## Lesetext
=======

Film Neu im Kino

Alles bleibt in der Familie: „Tout est pardonné“

Lexikon | Michael Pekler | aus FALTER 34/09 vom 19.08.2009

Es gibt Filme, für die man vorbehaltlos Partei ergreifen muss. Nicht weil sie perfekt wären oder eine bestimmte moralische oder politische Haltung einnehmen würden, sondern schlicht deshalb, weil sie einem etwas Wichtiges zu sagen haben. Hat uns Tarantino mit seinem großen Film der Woche etwas zu sagen? Die französische Filmemacherin und Autorin Mia Hansen-Løve mit ihrem kleinen Debütfilm schon.

„Tout est pardonné“ heißt ihre vor zwei Jahren entstandene Arbeit, die von einer familiären Dreierbande erzählt, die den Belastungen des Lebens nicht standhalten kann. Die Österreicherin Annette (Marie-Christine Friedrich) und der Franzose Victor (Paul Blain) leben mit ihrer fünfjährigen Tochter Pamela in Wien, und noch während die junge Mutter sich den Problemen des Alltags entgegenstemmt, wird klar, dass Victor den Kampf gegen seine Sucht nicht gewinnen wird. Mit dem Umzug nach Paris lösen sich die Verbindungen schließlich auf, nur um in einem überraschenden dritten und letzten Kapitel erneut auf die Probe gestellt zu werden: Pamela, inzwischen eine junge Frau (Constance Rousseau), erfährt von der Suche ihres Vaters nach der verlorenen Tochter.

=======

## Vorliegende Angaben
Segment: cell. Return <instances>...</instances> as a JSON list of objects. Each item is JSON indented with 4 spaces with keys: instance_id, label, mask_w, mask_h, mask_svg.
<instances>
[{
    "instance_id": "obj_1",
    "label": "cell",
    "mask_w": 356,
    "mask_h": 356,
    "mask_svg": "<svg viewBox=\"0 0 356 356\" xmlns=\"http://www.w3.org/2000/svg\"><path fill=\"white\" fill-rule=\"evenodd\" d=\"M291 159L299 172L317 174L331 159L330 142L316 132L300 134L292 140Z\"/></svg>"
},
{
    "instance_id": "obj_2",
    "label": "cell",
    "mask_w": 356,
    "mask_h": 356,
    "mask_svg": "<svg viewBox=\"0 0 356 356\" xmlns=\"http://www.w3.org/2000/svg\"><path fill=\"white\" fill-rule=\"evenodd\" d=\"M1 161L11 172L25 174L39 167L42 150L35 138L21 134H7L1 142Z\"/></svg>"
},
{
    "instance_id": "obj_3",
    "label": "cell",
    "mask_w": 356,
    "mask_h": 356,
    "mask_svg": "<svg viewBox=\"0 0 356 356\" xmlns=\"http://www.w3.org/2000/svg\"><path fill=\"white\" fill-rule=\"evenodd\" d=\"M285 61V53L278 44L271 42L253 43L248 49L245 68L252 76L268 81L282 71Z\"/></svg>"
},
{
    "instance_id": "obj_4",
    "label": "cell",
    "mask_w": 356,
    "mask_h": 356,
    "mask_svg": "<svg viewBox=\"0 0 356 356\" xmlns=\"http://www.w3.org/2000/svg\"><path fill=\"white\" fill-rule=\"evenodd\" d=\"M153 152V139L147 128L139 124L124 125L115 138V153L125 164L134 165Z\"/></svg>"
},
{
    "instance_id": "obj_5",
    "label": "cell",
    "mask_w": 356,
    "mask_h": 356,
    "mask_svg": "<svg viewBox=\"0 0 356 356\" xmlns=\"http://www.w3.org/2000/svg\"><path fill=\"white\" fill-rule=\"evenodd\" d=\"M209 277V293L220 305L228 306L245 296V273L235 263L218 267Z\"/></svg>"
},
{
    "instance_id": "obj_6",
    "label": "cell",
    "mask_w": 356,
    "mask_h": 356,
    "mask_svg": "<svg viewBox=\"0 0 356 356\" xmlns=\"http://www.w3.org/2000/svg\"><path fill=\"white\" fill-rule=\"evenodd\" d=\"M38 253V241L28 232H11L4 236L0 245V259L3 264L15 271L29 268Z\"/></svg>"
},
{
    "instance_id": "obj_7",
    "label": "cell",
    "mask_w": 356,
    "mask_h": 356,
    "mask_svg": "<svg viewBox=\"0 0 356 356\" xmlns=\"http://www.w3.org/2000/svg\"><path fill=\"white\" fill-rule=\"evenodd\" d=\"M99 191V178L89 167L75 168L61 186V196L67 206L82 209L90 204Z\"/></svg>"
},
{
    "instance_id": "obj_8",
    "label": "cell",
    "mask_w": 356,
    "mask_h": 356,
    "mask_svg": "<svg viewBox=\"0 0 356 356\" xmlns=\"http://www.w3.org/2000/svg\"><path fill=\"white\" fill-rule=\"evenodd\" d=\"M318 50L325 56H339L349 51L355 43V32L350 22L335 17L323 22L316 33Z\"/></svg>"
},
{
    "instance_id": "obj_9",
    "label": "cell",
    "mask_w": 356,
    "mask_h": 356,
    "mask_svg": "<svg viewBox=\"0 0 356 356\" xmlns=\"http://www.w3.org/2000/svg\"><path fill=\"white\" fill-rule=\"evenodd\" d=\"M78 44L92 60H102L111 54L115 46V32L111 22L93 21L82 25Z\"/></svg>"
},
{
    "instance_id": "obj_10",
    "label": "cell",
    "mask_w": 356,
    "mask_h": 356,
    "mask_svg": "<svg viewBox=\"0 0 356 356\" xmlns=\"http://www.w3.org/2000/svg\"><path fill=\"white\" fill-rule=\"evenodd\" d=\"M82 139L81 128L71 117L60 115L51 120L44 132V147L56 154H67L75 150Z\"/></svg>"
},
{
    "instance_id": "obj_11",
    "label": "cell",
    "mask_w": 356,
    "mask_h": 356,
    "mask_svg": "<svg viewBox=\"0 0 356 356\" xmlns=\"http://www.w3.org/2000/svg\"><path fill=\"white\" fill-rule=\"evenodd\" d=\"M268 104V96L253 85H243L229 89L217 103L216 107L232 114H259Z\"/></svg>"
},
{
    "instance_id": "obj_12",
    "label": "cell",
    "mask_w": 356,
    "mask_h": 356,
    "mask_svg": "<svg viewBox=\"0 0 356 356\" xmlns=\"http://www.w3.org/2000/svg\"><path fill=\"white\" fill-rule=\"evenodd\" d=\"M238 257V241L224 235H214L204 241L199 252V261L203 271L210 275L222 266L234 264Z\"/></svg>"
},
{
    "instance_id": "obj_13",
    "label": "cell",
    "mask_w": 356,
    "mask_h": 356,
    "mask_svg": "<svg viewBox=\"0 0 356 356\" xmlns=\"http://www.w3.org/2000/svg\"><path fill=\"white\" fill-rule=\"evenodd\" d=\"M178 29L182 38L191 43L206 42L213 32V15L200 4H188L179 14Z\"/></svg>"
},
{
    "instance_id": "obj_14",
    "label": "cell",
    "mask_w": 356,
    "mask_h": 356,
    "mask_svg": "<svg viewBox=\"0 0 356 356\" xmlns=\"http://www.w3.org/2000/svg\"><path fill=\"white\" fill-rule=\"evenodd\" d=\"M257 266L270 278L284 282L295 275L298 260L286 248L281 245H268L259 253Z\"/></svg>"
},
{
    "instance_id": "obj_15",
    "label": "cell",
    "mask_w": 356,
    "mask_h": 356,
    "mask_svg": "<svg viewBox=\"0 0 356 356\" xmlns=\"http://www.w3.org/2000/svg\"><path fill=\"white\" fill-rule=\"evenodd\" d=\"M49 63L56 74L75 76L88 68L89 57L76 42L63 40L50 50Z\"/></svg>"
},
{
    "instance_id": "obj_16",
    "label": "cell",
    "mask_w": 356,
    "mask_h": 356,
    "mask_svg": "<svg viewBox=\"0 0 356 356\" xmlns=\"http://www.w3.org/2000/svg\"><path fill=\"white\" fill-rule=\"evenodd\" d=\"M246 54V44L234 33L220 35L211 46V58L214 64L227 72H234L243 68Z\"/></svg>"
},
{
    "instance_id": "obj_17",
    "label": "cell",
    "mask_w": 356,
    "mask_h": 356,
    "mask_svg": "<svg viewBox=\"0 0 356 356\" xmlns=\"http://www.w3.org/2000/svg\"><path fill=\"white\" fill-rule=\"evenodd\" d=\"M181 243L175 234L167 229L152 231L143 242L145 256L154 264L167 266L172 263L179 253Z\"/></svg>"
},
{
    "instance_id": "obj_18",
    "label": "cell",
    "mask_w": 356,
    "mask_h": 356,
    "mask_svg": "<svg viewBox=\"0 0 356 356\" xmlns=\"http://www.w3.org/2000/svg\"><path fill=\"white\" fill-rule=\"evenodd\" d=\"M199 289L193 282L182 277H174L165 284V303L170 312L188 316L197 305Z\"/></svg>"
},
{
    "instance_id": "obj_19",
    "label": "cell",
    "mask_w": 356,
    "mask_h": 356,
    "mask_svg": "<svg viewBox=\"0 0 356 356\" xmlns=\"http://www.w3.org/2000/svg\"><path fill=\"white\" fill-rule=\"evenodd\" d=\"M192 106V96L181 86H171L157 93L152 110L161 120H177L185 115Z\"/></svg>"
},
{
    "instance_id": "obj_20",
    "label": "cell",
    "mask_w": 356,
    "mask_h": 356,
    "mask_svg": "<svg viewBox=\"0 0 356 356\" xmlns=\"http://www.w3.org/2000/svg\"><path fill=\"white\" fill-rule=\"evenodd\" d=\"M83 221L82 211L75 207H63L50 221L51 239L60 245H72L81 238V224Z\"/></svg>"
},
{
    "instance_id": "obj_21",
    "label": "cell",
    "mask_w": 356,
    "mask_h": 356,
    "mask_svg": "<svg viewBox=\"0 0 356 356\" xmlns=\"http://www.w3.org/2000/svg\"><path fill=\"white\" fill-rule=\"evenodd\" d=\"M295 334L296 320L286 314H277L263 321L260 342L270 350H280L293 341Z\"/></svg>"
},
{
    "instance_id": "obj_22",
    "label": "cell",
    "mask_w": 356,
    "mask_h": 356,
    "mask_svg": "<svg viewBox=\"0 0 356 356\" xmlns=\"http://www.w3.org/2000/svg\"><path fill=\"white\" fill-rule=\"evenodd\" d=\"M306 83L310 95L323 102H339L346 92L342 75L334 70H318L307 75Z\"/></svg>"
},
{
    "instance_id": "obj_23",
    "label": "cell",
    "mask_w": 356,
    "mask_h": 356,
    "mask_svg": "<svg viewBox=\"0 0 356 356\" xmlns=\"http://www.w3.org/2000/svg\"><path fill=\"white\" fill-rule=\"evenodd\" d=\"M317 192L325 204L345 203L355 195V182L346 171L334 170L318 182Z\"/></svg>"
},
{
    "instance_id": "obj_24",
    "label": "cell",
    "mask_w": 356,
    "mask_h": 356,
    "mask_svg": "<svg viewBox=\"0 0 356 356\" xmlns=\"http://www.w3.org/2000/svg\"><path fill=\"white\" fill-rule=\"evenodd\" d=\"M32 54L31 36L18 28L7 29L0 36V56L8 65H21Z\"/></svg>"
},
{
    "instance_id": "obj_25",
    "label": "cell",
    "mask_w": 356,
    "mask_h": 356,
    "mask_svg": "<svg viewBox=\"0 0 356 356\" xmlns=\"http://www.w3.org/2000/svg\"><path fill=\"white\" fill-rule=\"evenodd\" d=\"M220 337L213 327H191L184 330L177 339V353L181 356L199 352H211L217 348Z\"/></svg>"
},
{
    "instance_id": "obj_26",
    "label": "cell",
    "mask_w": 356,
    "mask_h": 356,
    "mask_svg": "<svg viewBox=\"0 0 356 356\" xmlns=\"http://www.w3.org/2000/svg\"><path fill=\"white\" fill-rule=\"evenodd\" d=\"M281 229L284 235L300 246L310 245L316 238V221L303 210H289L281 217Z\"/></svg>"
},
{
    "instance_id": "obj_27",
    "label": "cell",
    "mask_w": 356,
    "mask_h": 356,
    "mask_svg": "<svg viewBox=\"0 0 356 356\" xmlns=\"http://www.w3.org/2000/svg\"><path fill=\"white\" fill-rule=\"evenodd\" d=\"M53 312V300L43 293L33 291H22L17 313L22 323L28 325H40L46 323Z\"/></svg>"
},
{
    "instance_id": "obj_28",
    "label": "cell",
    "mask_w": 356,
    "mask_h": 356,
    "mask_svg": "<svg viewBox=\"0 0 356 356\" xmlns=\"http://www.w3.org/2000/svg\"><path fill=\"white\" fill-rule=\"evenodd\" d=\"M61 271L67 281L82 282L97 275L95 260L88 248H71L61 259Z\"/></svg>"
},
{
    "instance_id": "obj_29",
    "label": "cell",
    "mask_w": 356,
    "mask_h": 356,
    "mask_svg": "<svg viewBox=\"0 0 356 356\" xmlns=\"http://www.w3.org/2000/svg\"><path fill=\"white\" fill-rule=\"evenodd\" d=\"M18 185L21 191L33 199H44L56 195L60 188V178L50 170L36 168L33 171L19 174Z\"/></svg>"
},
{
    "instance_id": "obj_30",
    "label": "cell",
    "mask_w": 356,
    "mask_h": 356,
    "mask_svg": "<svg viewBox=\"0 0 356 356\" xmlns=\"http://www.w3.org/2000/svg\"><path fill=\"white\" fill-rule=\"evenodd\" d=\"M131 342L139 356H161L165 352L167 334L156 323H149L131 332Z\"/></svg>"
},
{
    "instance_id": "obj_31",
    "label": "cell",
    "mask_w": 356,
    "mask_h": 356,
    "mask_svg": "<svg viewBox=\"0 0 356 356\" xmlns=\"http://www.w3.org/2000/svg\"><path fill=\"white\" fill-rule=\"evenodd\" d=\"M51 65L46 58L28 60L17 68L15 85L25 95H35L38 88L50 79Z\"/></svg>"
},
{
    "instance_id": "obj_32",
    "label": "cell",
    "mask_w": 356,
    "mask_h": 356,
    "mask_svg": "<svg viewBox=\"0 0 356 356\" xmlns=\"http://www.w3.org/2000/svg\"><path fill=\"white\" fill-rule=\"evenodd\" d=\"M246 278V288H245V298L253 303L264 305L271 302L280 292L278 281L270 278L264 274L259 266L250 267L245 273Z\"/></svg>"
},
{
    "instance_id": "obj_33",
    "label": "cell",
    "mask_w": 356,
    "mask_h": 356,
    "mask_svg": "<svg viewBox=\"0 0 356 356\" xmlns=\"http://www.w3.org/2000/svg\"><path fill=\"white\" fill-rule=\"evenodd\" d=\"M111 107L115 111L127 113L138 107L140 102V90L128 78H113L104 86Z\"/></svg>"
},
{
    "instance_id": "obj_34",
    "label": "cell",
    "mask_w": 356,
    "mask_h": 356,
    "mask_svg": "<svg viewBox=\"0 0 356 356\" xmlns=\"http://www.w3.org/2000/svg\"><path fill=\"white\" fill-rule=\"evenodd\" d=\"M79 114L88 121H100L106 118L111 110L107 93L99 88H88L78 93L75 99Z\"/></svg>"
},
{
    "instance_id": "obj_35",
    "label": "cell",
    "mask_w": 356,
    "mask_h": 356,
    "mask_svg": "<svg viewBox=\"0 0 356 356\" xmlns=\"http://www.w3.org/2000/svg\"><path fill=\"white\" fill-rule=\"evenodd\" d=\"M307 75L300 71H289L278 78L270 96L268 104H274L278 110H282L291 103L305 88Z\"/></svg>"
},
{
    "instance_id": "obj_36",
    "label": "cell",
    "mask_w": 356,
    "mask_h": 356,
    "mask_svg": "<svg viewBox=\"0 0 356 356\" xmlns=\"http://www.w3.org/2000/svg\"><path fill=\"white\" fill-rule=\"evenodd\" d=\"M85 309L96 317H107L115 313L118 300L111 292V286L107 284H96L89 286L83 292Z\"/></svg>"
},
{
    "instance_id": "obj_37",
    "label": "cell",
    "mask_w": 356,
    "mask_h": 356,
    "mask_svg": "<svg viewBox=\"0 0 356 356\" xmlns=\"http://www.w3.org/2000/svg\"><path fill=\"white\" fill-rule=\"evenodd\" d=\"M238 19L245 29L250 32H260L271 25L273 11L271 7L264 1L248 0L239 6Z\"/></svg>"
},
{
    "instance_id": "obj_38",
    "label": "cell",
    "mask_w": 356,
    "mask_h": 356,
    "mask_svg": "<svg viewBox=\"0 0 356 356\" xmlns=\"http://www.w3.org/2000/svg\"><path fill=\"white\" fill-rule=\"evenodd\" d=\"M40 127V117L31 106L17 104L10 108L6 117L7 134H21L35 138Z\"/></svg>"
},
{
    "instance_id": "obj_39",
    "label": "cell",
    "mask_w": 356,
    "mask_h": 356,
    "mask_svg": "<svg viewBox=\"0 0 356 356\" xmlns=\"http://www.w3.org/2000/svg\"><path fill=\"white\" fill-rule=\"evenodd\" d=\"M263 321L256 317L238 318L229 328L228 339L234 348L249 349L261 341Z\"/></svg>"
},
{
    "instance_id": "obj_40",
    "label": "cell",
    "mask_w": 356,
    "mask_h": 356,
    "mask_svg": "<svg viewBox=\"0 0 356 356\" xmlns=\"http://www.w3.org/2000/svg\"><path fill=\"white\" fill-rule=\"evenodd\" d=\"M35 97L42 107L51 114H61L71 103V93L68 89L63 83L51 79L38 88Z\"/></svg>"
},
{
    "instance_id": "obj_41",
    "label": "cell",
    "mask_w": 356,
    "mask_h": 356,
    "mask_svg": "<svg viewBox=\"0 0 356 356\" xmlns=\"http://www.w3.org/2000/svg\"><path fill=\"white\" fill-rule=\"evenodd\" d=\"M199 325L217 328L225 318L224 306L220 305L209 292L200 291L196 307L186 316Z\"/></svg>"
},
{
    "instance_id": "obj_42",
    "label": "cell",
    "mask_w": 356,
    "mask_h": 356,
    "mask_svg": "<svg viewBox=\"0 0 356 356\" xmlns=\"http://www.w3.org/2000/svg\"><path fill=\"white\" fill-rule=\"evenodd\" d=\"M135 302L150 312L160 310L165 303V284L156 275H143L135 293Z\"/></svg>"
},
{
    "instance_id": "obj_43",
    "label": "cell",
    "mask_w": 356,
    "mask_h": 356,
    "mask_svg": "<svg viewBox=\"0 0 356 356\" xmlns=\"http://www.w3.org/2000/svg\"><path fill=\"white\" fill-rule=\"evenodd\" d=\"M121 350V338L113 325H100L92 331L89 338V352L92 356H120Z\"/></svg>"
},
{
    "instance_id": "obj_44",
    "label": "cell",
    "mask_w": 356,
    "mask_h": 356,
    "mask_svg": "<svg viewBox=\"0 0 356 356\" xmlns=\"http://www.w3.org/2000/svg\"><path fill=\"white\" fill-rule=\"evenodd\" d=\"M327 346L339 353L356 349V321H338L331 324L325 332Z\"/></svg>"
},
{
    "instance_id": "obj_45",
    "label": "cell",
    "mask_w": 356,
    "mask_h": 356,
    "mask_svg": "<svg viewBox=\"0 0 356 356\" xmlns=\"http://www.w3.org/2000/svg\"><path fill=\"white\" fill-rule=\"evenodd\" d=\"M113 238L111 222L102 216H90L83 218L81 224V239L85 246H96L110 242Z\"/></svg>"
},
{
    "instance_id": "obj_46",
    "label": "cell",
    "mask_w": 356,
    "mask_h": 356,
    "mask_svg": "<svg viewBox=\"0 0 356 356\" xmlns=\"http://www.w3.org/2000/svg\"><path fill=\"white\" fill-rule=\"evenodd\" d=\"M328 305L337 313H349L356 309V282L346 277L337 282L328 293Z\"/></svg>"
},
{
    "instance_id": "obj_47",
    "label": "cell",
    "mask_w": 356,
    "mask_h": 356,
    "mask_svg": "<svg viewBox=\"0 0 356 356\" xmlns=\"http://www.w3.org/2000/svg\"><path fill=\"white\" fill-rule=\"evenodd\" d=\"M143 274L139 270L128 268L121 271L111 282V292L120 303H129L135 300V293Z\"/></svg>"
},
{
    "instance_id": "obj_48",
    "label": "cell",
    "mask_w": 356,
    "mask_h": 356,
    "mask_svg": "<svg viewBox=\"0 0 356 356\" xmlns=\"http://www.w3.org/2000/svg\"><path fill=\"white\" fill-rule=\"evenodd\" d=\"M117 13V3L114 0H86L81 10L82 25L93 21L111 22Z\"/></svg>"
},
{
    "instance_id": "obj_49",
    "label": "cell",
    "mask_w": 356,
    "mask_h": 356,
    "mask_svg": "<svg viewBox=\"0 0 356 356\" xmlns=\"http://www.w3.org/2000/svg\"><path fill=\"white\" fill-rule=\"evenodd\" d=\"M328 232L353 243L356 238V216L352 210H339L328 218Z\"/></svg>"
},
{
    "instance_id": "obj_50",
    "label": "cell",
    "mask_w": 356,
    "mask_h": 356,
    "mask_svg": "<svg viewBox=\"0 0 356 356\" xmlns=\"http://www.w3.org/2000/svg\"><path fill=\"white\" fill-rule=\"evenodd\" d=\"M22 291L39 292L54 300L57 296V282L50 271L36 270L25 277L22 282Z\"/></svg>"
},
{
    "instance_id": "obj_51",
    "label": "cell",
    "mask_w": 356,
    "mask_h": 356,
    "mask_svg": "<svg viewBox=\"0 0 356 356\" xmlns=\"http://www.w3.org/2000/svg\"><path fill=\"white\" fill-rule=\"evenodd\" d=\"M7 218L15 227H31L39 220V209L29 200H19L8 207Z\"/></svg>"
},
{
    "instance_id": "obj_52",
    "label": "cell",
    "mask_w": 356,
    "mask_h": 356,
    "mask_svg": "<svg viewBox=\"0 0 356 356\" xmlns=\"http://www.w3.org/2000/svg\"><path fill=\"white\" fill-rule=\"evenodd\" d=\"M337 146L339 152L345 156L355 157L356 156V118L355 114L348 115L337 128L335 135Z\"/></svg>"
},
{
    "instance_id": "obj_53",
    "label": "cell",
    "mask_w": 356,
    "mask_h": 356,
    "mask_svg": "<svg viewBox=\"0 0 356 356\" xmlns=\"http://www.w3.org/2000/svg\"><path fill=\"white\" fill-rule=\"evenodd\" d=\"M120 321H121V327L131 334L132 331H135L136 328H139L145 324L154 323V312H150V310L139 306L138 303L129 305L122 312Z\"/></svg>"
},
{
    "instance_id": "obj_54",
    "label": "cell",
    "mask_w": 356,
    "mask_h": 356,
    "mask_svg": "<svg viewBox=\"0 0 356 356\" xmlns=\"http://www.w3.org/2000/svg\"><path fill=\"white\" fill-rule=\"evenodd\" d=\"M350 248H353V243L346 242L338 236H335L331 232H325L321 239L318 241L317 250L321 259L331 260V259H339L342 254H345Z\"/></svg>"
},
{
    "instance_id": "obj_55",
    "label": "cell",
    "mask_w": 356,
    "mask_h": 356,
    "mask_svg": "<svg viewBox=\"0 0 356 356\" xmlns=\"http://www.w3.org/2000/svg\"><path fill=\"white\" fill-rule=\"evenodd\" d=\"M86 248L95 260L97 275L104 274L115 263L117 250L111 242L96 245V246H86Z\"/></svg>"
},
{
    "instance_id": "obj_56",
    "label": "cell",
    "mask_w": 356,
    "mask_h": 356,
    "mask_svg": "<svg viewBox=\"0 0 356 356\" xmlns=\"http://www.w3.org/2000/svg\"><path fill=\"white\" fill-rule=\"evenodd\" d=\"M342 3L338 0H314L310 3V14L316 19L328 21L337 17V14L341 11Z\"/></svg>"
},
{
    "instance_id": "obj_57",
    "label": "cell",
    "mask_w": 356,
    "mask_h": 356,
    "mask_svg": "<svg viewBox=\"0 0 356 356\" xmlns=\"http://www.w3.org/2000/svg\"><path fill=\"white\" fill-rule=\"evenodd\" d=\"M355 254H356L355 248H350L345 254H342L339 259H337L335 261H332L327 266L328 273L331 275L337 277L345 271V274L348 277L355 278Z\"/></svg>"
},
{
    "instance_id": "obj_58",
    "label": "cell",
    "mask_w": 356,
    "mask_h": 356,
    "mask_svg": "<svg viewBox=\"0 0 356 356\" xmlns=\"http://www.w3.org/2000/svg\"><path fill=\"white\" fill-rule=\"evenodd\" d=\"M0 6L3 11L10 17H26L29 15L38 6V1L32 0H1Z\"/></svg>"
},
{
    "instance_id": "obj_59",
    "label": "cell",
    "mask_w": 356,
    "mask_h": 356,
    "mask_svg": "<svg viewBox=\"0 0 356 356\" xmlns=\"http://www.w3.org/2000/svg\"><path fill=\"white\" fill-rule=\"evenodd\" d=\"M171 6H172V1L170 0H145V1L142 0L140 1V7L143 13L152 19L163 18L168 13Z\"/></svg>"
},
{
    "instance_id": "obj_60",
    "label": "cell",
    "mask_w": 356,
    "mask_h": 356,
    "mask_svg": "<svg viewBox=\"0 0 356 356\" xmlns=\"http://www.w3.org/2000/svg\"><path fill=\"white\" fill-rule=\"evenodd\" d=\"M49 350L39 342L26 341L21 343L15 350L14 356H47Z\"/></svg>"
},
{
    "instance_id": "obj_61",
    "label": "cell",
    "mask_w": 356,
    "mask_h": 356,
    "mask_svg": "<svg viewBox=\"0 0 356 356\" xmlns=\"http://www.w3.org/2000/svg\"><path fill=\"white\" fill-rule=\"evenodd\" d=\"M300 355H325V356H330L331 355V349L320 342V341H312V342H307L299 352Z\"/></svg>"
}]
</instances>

=======

## Deine Aufgabe
Aktualisiere in der Filmkritik alles von „Alles bleibt in“ bis hinunter zu „kleinen Debütfilm schon.“. Schreib diesen Abschnitt noch einmal ab und setz dabei „Erstlingsfilm“ statt „Debütfilm“ ein. Die Einträge haben mit der Filmkritik nichts zu tun.

## Ergebnis
Alles bleibt in der Familie: „Tout est pardonné“

Lexikon | Michael Pekler | aus FALTER 34/09 vom 19.08.2009

Es gibt Filme, für die man vorbehaltlos Partei ergreifen muss. Nicht weil sie perfekt wären oder eine bestimmte moralische oder politische Haltung einnehmen würden, sondern schlicht deshalb, weil sie einem etwas Wichtiges zu sagen haben. Hat uns Tarantino mit seinem großen Film der Woche etwas zu sagen? Die französische Filmemacherin und Autorin Mia Hansen-Løve mit ihrem kleinen Erstlingsfilm schon.